Durante il suo pontificato adottò spesso anche il “lessico gesuita” che ovviamente era pienamente comprensibile ai suoi “fratelli” mentre agli altri destava perplessità, così spesso questi dilemmi hanno sollevato critiche ai suoi discorsi, a tal punto che parole e azioni spesso venivano fraintese dai “profani”. Tuttavia la sua “identità gesuita” era evidente e penetrante. Un linguaggio che esprimeva la spiritualità gesuita, o più generalmente ignaziana, ma anche intesa come azione. Proprio le sue azioni spesso sono state sotto accusa da parte della comunità esterna al “gesuitismo”, perché derivanti dall’agire come narrato dal fondatore dell’Ordine Ignazio di Loyola (1491-1556); come la preghiera o la formulazione di un giudizio in funzione dell’esigenza, ovvero “discernimento”. Per Bergoglio la modalità principe della preghiera era quindi affidata alla “contemplazione ignaziana”, dove chi prega deve immaginarsi in una scena del Vangelo. Infatti, nella sua prima omelia pasquale utilizzò la parola chiaveimmaginare” al fine di favorire la disposizione della congregazione nella scena, o “comporre il luogo”, come citava Ignazio di Loyola.

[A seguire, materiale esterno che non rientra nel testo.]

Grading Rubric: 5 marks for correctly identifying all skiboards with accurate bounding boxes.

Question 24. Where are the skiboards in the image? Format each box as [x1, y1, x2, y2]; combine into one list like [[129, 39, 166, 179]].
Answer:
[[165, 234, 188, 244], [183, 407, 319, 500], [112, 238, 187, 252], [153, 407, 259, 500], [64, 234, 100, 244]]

Ma anche la meditazione era una prerogativa della tecnica ignaziana, come quella usata da Francesco in Piazza San Pietro durante la pandemia nel 2020, quando chiese ai fedeli di immaginare il Mare di Galilea, sulla barca con Gesù, durante una tempesta. Molto discutibile a tal proposito la gestione della pandemia in Vaticano. Ma anche la povertà e come scritto il discernimento sono delle caratteristiche ignaziane, che non dovranno distogliere l’attenzione su un Ordine con nette tracce iniziatiche, che fa dell’associazionismo un punto cardine all’interno del Cattolicesimo, ma anche in buona parte dell’umanità. Magari in compagnia di altri ordini non ecclesiastici ma dalle liturgie simili e con simili identità. Probabilmente la “filosofia ignaziana” difficilmente con il nuovo Pontefice lascerà le Mura vaticane. Anche alla “luce” di un Conclave di cardinali elettori modellato dal gesuita Bergoglio in dodici anni di papato. Salvo i consueti “complotti da Conclave”.